Creating a network connection between two machines is actually a pretty complicated process. Aside from the actual network transfer there are two crucial decisions to be made right at the beginning:
Most sites use site-local IPv4 addresses because there are not enough assigned IP numbers. For those machines which do also have official IP numbers picking the correct number is crucial. In the presence of IPv6 the situation becomes even more complicated. Each interface can have multiple IPv6 addresses. For the implementation of mobile IPv6 and similar special purposes network addresses are temporary and move around, creating temporary addresses and leaving behind deprecated addresses.
The problem is of course not new. Ever since a machine could have more than one network interface the implementation had to make choices. There was no all-encompassing document describing the requirements, though.

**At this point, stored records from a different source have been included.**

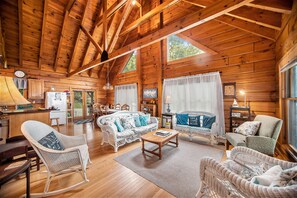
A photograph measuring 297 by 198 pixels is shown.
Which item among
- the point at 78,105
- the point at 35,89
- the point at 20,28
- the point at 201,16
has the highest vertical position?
the point at 20,28

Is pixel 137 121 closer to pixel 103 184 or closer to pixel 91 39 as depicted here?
pixel 103 184

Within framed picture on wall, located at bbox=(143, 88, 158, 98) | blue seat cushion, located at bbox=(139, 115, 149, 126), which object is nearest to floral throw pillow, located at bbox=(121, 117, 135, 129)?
blue seat cushion, located at bbox=(139, 115, 149, 126)

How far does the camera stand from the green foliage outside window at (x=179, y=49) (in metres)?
4.66

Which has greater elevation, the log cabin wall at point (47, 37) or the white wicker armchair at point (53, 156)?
the log cabin wall at point (47, 37)

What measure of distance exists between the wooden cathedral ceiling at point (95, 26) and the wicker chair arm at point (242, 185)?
2.35 meters

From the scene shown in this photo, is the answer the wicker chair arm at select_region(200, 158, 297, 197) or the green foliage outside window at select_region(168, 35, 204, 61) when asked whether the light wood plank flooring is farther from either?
the green foliage outside window at select_region(168, 35, 204, 61)

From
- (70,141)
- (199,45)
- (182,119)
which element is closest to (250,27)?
(199,45)

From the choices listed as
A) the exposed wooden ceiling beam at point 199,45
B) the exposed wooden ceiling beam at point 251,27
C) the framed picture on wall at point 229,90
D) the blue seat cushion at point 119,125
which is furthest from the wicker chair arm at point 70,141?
the exposed wooden ceiling beam at point 251,27

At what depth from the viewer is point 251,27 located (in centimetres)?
329

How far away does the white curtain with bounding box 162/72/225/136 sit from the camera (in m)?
3.94

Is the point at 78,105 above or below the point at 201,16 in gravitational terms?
below

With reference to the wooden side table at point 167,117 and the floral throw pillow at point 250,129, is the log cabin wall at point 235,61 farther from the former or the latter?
the wooden side table at point 167,117

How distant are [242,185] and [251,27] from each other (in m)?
4.03

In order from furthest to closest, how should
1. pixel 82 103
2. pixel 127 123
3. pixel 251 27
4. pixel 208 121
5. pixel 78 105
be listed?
pixel 82 103 < pixel 78 105 < pixel 208 121 < pixel 127 123 < pixel 251 27
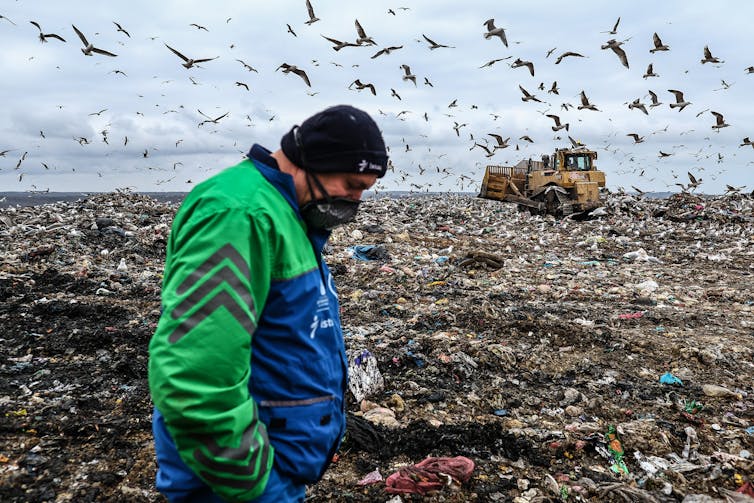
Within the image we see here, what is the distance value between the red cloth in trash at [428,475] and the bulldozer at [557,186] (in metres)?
12.7

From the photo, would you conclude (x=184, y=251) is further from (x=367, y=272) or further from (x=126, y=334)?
(x=367, y=272)

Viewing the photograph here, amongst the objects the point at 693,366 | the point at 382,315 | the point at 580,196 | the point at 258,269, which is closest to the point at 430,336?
the point at 382,315

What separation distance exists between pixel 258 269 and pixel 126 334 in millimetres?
4454

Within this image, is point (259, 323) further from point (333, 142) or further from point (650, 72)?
point (650, 72)

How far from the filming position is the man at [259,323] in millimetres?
959

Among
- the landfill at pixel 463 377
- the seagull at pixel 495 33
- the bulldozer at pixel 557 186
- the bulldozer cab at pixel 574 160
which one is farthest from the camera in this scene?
the bulldozer cab at pixel 574 160

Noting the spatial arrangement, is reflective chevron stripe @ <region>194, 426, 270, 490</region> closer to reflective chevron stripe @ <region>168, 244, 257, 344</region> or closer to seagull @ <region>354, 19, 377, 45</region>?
reflective chevron stripe @ <region>168, 244, 257, 344</region>

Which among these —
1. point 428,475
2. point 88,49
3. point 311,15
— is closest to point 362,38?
point 311,15

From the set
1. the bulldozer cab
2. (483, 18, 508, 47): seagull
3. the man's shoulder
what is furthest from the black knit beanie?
the bulldozer cab

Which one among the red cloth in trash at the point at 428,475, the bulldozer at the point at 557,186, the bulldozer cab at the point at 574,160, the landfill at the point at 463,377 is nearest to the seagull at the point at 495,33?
the landfill at the point at 463,377

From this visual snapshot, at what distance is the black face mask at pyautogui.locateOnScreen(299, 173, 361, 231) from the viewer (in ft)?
4.09

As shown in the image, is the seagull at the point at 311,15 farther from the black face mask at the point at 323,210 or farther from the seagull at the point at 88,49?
the black face mask at the point at 323,210

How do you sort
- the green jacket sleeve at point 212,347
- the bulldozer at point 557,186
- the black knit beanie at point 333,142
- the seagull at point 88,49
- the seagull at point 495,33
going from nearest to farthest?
the green jacket sleeve at point 212,347 → the black knit beanie at point 333,142 → the seagull at point 88,49 → the seagull at point 495,33 → the bulldozer at point 557,186

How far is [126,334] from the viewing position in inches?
193
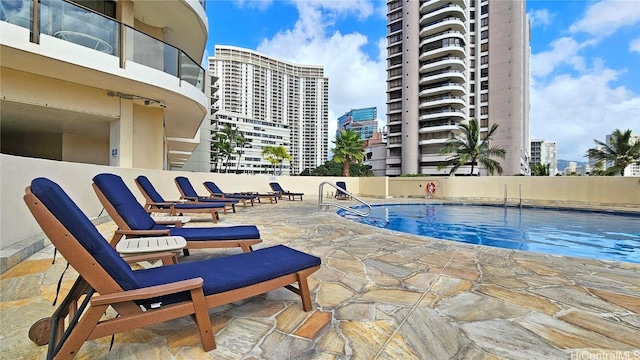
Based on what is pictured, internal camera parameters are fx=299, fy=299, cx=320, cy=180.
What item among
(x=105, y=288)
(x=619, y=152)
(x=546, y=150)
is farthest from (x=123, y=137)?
(x=546, y=150)

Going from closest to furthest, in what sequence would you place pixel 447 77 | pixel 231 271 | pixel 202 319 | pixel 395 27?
pixel 202 319 < pixel 231 271 < pixel 447 77 < pixel 395 27

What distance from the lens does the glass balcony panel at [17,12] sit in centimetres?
605

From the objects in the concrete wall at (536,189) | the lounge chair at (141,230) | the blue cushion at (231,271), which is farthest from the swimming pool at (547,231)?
the lounge chair at (141,230)

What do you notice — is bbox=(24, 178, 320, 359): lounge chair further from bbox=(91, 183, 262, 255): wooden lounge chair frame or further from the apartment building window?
the apartment building window

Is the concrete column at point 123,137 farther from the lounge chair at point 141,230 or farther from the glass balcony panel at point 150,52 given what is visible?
the lounge chair at point 141,230

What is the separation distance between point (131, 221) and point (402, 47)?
49715 millimetres

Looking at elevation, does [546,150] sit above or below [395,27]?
below

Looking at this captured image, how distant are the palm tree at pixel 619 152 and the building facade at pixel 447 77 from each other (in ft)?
59.6

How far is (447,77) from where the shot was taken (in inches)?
1663

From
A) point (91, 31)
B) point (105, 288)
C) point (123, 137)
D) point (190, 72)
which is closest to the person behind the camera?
point (105, 288)

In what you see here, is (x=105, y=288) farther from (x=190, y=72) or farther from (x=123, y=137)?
(x=190, y=72)

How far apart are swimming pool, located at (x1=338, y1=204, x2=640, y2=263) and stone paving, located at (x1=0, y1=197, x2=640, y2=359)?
2512mm

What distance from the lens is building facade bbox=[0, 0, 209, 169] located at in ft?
21.5

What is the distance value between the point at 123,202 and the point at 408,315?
11.4 ft
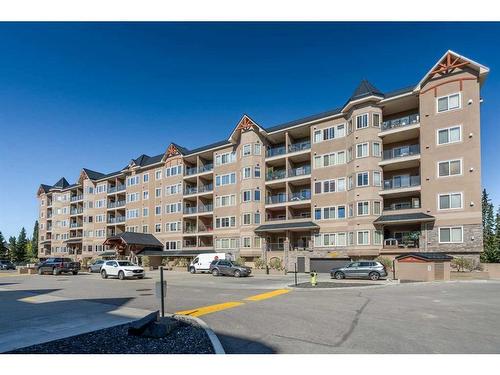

RFC 3484 defines how to select the correct source and destination address for a connection. This has effects in two places:
The connect() implementation in the kernel has to make decisions about the source and destination address before it returns. Calls to getpeername() and getsockname() after the connect() call must return the appropriate information. In case of connection-less communication each sendto() must make the decision.
A less obvious place for select source and destination addresses in in the name lookup functionality. Traditional interfaces (gethostbyname() etc) just returned the found values the way the services (DNS, files, whatever) listed them. Perhaps the values were sorted or randomized. None of these solutions was terribly useful.
With the introduction of the getaddrinfo() interface the possibility arose to change the sorry state. RFC 3484 specifies in which order addresses should be returned in cases there is more than one. Explaining all the details here is not useful, this is what the RFC is about. But in short, the getaddrinfo() implementation determines the sources address for each of the destination addresses (or more correctly: it lets the kernel decide by using connect()). Then it sorts the destination addresses based on the relative merits of the sources/destination pairs.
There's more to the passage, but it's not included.